TEXTE DE LECTURE:
━━━━━━━━━━━━━━━━━━━━

Les Français étaient-ils plus réservés ou plus sages que la bande cosmopolite qui nous avait envahis et semblait s’être emparée de notre ville saignante et mutilée ? Pas beaucoup plus ; chacun avait son petit projet en tête et le voulait faire prévaloir. Jamais je n’ai entendu autant de calembredaines ; les journaux y aidaient et présentaient, chaque matin, une infaillible solution. Déjà, à cette époque, on sentait que l’opinion publique se cherchait et ne se trouvait pas ; elle ne se divisait pas, elle se pulvérisait. Le pays ne savait, comme l’on dit, à quel saint se vouer ; il avait passé par toutes les formes de la république, de l’empire militaire et conquérant, de la royauté légitime, de la monarchie parlementaire, de l’empire despotique, de l’empire libéral. Il ressemblait à un voyageur égaré, la nuit, dans une forêt ; tous les chemins qu’il a pris l’ont ramené au point de départ.

━━━━━━━━━━━━━━━━━━━━

CONSIGNE DE TRAVAIL: Écrivez la suite du texte de lecture sur le désarroi de l'opinion publique française, en reprenant là où il s'arrête. Les lignes n'ont aucun rôle dans ce travail.

ENTRÉES FOURNIES:

━━━━━━━━━━━━━━━━━━━━

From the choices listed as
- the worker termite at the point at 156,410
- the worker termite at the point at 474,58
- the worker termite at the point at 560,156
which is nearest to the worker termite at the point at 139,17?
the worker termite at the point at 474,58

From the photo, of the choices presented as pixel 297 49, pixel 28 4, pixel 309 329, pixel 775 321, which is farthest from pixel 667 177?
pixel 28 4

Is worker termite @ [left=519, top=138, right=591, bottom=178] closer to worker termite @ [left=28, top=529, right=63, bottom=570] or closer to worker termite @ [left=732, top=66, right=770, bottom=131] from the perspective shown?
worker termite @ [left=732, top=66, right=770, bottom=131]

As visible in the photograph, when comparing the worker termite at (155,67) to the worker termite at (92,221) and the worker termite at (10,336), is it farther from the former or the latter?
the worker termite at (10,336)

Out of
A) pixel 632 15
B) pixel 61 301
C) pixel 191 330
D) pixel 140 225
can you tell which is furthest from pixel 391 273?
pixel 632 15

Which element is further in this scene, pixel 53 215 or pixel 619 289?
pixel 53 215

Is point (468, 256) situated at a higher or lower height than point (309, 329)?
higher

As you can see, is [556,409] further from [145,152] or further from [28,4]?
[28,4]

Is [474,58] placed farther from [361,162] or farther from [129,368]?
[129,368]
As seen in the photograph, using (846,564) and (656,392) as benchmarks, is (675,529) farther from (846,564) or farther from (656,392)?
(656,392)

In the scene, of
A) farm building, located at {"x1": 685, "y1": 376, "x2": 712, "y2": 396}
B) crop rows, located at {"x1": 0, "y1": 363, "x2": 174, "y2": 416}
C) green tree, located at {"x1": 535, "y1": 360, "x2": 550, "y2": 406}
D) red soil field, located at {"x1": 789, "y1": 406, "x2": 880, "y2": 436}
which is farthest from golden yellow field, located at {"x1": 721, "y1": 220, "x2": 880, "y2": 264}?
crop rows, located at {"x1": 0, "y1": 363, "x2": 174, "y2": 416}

━━━━━━━━━━━━━━━━━━━━

RÉSULTAT PRODUIT:
Une seule chose semblait le préoccuper : se défendre d’avoir désiré la guerre ; il poussa de telles clameurs que l’histoire en reste assourdie et en perd l’esprit de justice. Du monceau de calomnies, de faussetés, de mensonges que l’on a versés sur la réalité des faits, il se dégage ceci : nul n’a voulu accepter la responsabilité d’une lutte qui nous laissa vaincus ; chacun l’eût réclamée avec ardeur si nous eussions été victorieux. Chateaubriand a raison : « Tout mensonge répété devient vérité ; on ne saurait avoir trop de mépris pour l’opinion des hommes. »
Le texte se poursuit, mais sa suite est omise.